[Using the information]
1) Answer these questions using the passage about Mary and Tom.
(a) What four household items does Tom tell Mary she has?
(b) What does the abbreviation stet stand for?
(c) What change at Fernwood Airport affects Mary's home?
2) Write a continuation of the passage about Mary and Tom, beginning right after its final sentence.

[Document segment]
------
Also like Tom, Mary has a two-track mind. On one level, she really believes in products and the Reader’s Digest credo. She sends away for a book guaranteed to improve her emotional health. She has faith in Max-Pax pre-measured filters and in all the other brand names she recites. On another level, she sees that the brands and books are not delivering what they promise. She is a mass of unrealized aspirations. “We should be happy,” she says, “but we’re miserable.” She tells Tom: “Maybe I’m just trying to find out if there’s more to life than-” “Than what?” Tom asks. He informs her that she has a garbage disposal, a washer-dryer, a two-slice automatic toaster and an automatic can opener. “I want something more,”  Mary says.

 

Mary’s breakdown is the price she pays for awareness. She begins to behave strangely. She hears the paint peeling. She utters strangled cries. She crawls into the cabinets under the sink. She tries stet (Survival Training and Existence Therapy), but it doesn’t work. The outside world conspires against her. The flight pattern changes at Fernwood Airport, and jets start flying over her roof. The mirror in the living room falls and breaks. The sewer people dig up her front lawn. Her TV set is on the blink. “The whole world is just becoming like a bad connection,” she says.
------
[Records from a data collection]
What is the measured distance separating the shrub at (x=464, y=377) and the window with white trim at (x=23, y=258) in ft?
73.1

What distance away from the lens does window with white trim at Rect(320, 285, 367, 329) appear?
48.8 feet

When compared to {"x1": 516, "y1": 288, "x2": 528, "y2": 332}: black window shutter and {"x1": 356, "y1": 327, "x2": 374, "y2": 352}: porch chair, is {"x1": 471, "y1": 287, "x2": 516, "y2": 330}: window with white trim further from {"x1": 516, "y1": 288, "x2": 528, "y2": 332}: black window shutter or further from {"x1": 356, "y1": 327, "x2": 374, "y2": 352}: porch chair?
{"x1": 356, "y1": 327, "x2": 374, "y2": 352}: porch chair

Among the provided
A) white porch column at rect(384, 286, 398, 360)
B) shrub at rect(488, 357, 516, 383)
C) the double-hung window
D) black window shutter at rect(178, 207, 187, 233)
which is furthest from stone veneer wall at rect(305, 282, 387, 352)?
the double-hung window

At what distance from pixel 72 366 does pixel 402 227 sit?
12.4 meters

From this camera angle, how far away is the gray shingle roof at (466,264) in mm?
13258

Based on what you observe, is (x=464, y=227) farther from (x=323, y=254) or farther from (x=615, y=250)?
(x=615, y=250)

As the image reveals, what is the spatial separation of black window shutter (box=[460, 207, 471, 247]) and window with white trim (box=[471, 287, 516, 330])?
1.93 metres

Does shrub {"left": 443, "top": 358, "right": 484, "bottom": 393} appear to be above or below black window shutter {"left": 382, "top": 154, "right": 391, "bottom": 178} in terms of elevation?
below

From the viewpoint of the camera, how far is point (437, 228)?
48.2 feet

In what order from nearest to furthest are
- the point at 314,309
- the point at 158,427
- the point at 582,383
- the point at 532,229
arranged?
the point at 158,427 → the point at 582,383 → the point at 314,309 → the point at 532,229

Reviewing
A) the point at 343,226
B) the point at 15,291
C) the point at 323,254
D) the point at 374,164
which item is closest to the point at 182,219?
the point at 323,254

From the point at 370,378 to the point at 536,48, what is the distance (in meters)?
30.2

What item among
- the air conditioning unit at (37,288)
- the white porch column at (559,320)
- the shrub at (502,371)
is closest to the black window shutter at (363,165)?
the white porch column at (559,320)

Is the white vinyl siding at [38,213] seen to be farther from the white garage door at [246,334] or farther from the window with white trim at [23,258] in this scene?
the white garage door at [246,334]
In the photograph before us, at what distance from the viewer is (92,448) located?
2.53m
------
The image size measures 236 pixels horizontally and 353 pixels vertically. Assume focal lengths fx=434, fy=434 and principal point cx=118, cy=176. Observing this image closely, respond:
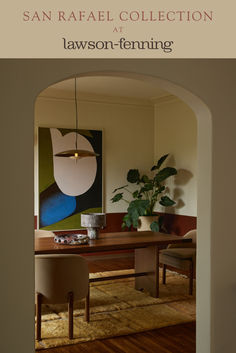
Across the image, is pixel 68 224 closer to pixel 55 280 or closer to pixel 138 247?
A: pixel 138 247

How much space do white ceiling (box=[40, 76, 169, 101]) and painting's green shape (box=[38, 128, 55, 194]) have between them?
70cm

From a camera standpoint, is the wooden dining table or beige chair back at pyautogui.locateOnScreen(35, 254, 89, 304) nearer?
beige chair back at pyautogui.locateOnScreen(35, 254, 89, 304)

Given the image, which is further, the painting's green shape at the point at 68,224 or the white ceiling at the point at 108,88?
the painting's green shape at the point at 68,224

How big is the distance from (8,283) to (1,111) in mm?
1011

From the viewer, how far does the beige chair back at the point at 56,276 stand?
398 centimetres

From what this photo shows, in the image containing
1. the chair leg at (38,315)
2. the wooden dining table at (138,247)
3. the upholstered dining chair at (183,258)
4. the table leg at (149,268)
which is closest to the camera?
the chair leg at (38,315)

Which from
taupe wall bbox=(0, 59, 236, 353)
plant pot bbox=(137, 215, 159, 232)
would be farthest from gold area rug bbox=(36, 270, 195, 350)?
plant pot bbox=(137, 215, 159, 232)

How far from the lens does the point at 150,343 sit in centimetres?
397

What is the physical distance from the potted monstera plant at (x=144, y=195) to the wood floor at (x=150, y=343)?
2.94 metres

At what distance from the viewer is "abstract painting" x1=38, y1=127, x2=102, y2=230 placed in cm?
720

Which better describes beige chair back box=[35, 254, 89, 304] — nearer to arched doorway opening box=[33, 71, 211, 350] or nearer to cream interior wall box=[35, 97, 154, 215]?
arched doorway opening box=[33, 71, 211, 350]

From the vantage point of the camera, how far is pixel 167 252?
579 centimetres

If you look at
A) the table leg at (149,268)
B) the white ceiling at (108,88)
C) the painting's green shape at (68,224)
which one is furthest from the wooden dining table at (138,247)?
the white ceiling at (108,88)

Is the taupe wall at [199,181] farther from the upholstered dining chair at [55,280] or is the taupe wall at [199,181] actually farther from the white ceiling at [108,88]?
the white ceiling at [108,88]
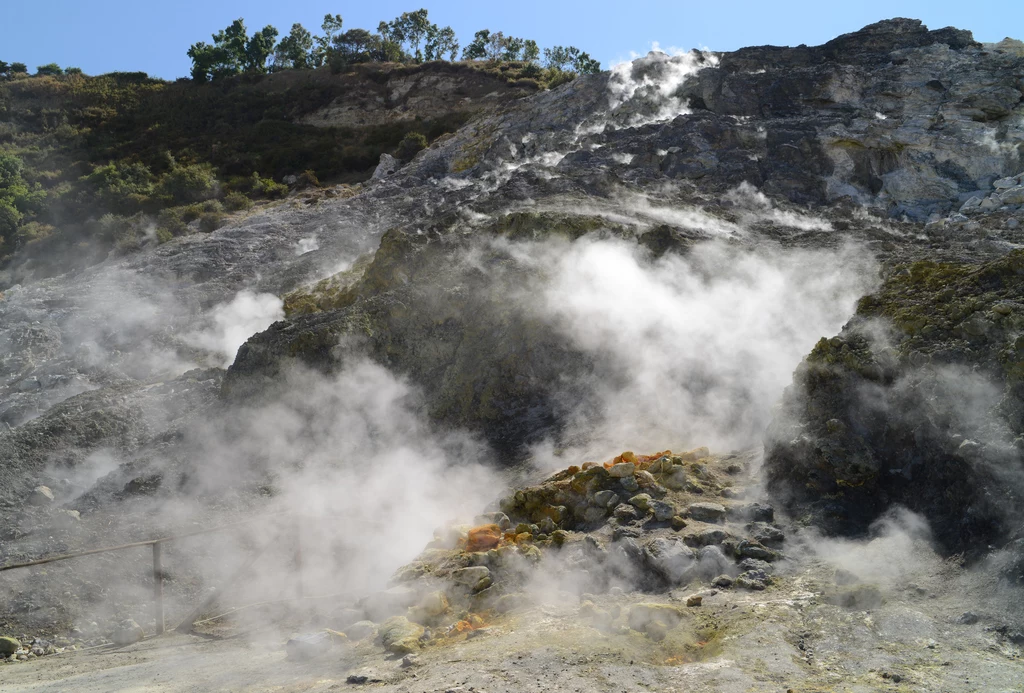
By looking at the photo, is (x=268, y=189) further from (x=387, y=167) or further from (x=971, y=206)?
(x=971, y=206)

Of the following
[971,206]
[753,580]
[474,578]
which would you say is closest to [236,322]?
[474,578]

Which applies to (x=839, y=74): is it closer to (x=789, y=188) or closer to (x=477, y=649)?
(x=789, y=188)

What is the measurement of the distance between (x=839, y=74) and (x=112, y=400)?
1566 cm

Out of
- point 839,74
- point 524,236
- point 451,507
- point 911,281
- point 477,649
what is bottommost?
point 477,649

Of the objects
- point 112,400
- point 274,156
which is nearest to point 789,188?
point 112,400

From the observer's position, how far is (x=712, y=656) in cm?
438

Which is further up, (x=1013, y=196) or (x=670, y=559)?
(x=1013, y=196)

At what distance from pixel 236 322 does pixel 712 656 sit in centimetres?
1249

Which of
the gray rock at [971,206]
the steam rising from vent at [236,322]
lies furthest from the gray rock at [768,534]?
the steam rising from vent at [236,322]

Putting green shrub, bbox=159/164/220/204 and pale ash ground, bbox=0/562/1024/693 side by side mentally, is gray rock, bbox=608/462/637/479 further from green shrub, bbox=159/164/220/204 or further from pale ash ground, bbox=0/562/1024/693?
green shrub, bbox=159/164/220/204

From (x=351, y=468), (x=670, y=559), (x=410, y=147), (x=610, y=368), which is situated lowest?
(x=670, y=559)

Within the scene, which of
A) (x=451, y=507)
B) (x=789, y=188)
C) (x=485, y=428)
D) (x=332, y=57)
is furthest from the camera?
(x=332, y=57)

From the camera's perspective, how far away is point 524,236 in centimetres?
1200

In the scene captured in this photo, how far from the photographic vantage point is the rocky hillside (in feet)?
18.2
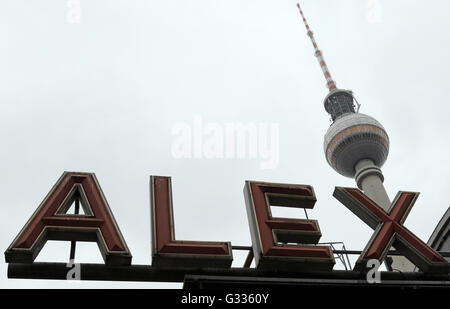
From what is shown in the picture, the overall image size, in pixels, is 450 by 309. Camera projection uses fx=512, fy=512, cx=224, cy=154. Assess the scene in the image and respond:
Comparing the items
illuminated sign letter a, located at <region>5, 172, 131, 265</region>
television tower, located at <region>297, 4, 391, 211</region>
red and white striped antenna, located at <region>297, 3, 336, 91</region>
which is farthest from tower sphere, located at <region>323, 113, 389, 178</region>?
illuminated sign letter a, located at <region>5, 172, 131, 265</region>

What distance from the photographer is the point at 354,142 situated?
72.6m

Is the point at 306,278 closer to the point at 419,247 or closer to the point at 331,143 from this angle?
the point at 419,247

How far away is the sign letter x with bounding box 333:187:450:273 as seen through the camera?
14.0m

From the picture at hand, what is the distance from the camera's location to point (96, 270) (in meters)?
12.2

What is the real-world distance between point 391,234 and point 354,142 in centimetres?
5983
------
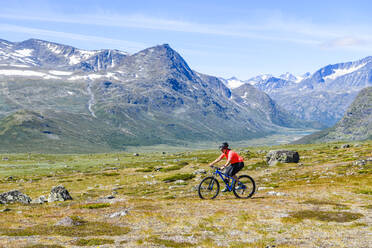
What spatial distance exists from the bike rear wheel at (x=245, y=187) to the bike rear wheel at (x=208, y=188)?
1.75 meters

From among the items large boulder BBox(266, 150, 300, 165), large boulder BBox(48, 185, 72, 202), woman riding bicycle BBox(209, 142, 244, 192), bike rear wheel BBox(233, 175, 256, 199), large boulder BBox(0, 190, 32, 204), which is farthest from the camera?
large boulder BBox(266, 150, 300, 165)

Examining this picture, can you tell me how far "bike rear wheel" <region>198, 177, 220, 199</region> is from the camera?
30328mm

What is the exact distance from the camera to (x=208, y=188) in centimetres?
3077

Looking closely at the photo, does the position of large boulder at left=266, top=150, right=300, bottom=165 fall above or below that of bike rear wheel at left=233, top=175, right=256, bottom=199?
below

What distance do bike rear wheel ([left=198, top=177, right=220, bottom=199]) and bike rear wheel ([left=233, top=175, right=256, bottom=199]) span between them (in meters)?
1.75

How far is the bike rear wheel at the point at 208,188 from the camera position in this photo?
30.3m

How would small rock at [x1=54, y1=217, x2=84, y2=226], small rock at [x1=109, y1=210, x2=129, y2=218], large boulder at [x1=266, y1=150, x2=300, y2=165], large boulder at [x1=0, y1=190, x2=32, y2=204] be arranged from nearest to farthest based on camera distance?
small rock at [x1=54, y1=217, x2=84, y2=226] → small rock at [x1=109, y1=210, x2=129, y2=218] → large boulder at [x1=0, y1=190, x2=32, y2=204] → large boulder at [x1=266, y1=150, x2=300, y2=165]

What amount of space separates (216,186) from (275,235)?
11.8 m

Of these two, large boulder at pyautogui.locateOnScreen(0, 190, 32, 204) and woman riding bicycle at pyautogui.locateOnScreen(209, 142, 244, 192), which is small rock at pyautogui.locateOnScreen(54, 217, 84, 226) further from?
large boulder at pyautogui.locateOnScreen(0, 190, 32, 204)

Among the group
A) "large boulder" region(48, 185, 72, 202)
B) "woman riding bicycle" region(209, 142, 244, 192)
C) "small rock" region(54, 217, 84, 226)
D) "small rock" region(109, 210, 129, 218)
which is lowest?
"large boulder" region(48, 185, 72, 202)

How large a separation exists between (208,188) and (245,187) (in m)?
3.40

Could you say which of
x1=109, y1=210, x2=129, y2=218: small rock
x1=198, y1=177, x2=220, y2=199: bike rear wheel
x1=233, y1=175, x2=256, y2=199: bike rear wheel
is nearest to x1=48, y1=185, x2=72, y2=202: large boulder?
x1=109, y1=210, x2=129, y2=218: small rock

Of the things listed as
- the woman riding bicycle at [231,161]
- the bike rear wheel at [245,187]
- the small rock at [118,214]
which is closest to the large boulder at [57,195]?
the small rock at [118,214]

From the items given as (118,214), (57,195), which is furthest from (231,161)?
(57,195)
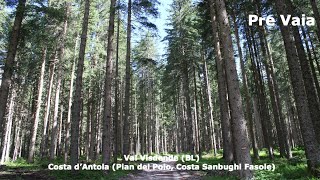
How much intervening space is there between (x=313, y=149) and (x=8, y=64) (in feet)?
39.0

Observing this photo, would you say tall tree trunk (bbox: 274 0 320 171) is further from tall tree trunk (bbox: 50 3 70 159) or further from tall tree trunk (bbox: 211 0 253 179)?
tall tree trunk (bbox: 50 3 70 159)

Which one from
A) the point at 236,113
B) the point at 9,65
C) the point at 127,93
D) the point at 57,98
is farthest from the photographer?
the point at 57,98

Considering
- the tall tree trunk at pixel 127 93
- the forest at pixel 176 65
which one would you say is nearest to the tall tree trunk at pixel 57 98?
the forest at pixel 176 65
------
[Task answers]
1)
(a) A garbage disposal, a washer-dryer, a two-slice automatic toaster and an automatic can opener.
(b) Survival Training and Existence Therapy.
(c) The flight pattern changes, and jets start flying over her roof.

2)
 

Mary breaks down on the screen that has saturated her with pretense. “It’s just such a wonderful world,” Mary says. “I did bad. I did bad. I did real bad. Could we go off the air now? I don’t know…” and she starts rocking back and forth. Convinced that her pain was real, I was reminded of Ingmar Bergman’s remark: “The torment, formerly diffuse, has acquired name and address.”

 

After Mary Hartman’s breakdown, several television columnists wondered whether it symbolized the breakdown of American institutions. Norman Lear picked up the idea. In the series starting tomorrow, Gore Vidal (who says he took the part “to annoy Truman Capote”) will come to Fernwood to see whether there is a book in the larger meaning of Mary’s breakdown. When he knocks on Martha’s door, she will give him the garbage to take out.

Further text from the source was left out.